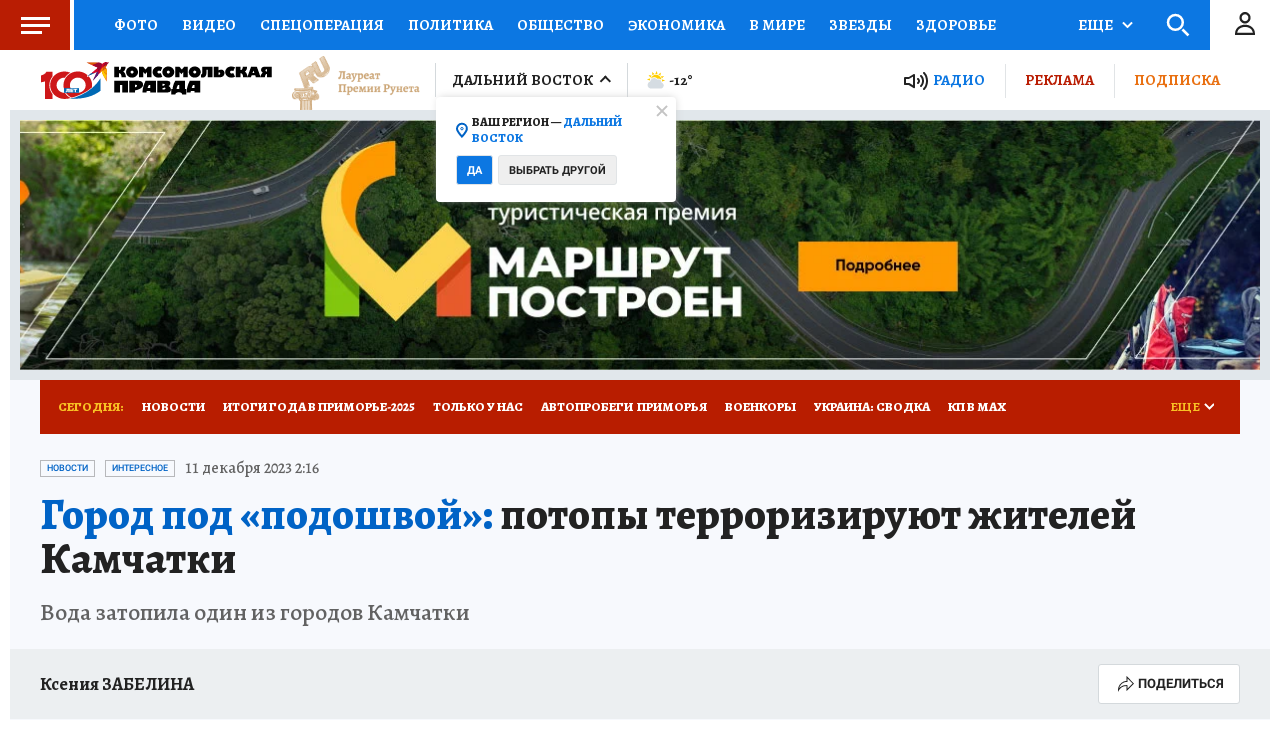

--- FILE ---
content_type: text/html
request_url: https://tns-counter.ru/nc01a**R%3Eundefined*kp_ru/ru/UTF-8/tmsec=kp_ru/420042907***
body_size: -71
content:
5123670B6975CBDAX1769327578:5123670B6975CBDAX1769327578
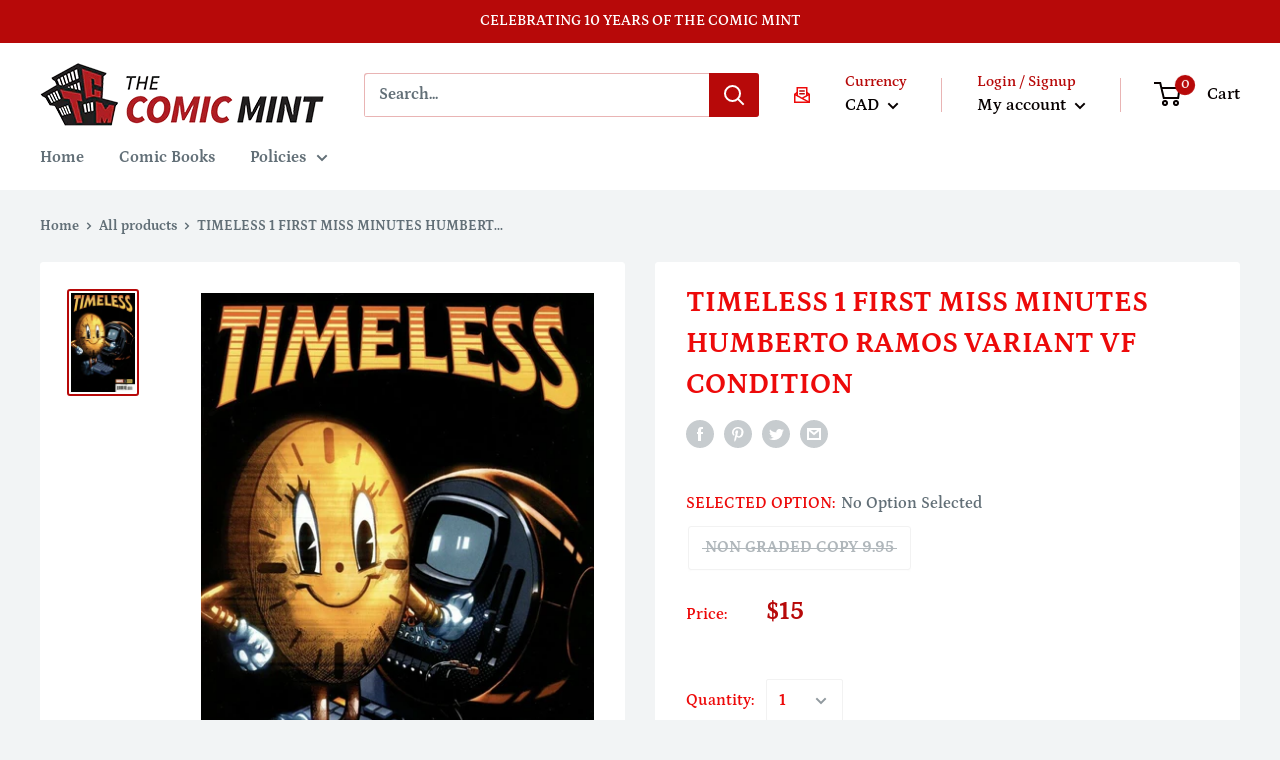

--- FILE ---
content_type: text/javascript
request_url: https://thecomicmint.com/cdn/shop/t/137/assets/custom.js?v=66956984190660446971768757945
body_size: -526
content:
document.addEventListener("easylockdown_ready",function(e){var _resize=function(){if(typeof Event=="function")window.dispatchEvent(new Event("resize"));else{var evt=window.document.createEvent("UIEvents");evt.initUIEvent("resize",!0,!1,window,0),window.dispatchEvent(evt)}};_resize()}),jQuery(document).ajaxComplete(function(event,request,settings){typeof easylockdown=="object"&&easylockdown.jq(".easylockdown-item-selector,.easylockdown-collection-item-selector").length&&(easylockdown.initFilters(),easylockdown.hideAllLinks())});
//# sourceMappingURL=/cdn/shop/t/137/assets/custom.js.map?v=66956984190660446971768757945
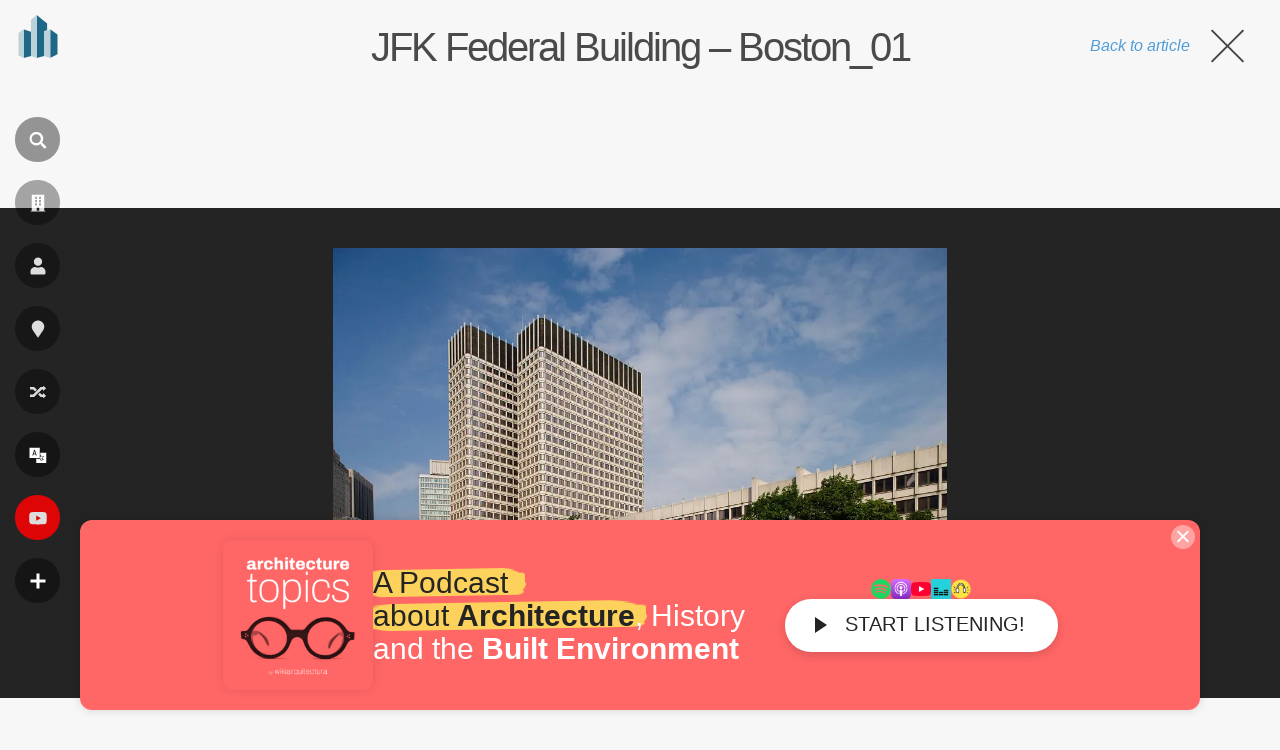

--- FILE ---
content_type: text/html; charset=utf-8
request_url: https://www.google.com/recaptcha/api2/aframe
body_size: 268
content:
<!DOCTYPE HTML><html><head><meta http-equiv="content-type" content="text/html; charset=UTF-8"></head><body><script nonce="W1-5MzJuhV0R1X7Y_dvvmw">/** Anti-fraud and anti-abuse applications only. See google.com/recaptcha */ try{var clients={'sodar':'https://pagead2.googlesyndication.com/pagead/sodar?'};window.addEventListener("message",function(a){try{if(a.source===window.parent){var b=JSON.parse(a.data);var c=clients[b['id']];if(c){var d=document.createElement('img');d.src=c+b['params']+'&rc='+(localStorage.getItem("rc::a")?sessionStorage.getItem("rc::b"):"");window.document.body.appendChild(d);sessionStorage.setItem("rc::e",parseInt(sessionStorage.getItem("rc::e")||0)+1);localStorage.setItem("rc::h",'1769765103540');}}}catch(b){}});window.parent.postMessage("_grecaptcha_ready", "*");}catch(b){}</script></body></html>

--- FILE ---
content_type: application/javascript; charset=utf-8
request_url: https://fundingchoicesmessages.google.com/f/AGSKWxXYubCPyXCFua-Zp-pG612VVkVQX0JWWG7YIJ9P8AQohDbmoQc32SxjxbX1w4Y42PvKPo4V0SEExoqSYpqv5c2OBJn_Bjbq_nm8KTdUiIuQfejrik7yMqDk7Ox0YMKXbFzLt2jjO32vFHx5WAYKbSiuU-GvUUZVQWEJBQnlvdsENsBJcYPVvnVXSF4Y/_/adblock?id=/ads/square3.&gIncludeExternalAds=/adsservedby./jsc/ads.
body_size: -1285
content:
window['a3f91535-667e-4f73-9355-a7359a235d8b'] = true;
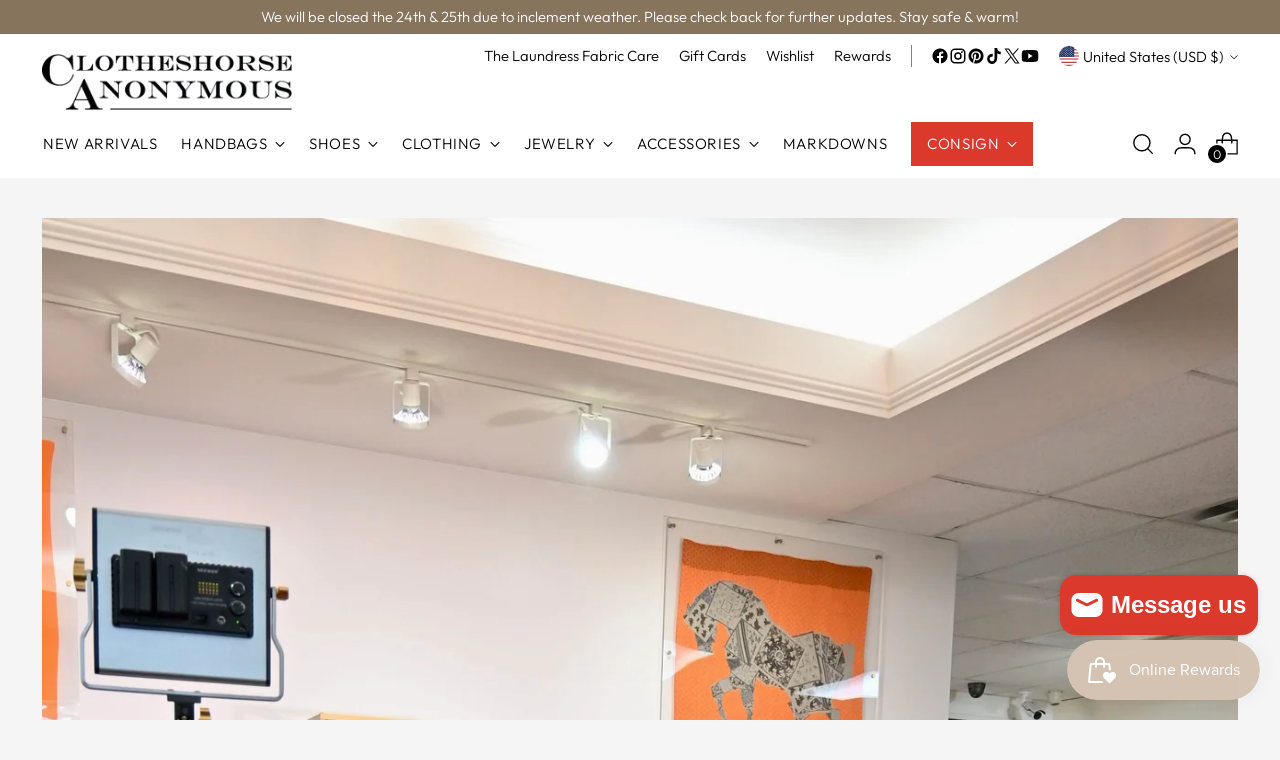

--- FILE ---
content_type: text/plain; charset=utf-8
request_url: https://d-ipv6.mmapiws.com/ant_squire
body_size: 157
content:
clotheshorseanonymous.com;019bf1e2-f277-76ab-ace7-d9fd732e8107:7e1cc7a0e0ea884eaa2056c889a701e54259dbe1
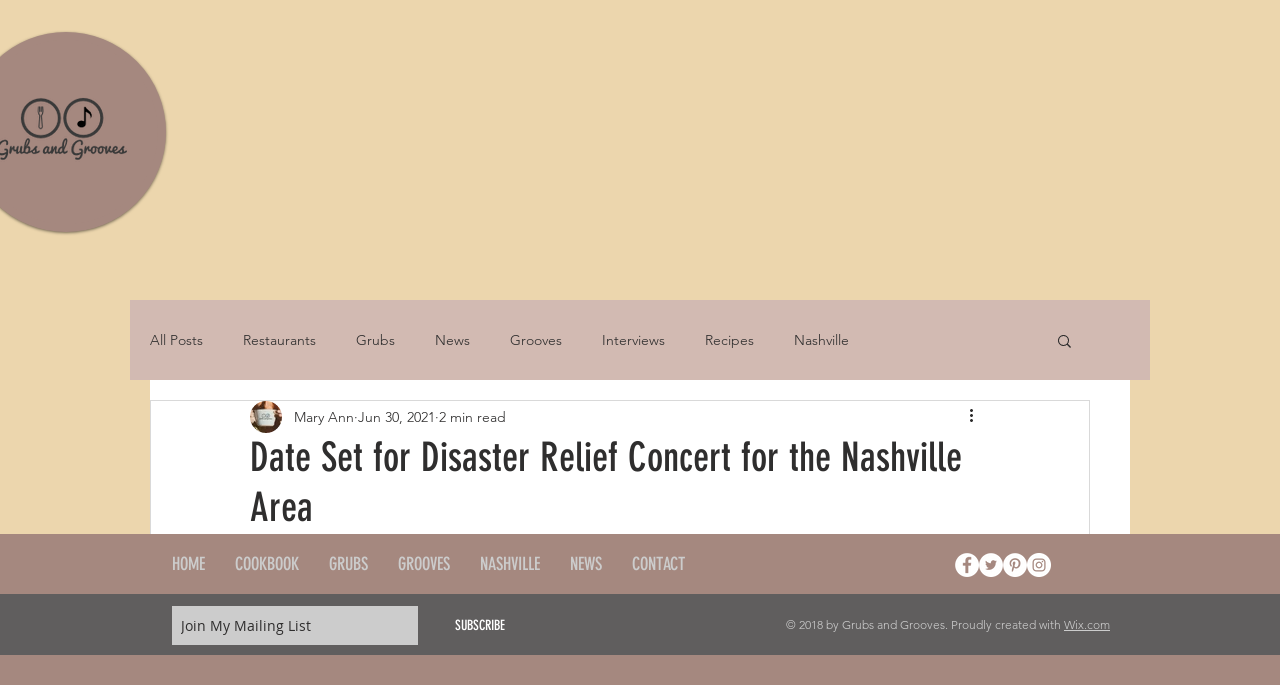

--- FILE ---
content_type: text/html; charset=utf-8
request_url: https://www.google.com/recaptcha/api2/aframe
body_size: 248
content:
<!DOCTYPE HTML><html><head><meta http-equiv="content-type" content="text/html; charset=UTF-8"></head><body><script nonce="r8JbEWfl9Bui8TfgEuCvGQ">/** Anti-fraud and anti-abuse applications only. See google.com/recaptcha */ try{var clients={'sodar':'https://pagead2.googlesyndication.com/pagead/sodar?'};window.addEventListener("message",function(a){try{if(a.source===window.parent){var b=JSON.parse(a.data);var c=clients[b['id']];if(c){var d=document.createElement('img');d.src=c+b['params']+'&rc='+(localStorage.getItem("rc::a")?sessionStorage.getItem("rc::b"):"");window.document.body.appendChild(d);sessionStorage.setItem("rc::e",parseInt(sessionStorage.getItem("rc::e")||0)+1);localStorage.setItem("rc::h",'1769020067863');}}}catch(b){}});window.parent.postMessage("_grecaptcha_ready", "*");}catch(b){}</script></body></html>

YOUR OBJECTIVE: Report every line of the data in which "custom" appears.

RESPONSE TO THE EXERCISE:
request_url: https://thecomicmint.com/cdn/shop/t/137/assets/custom.js?v=66956984190660446971768757945
//# sourceMappingURL=/cdn/shop/t/137/assets/custom.js.map?v=66956984190660446971768757945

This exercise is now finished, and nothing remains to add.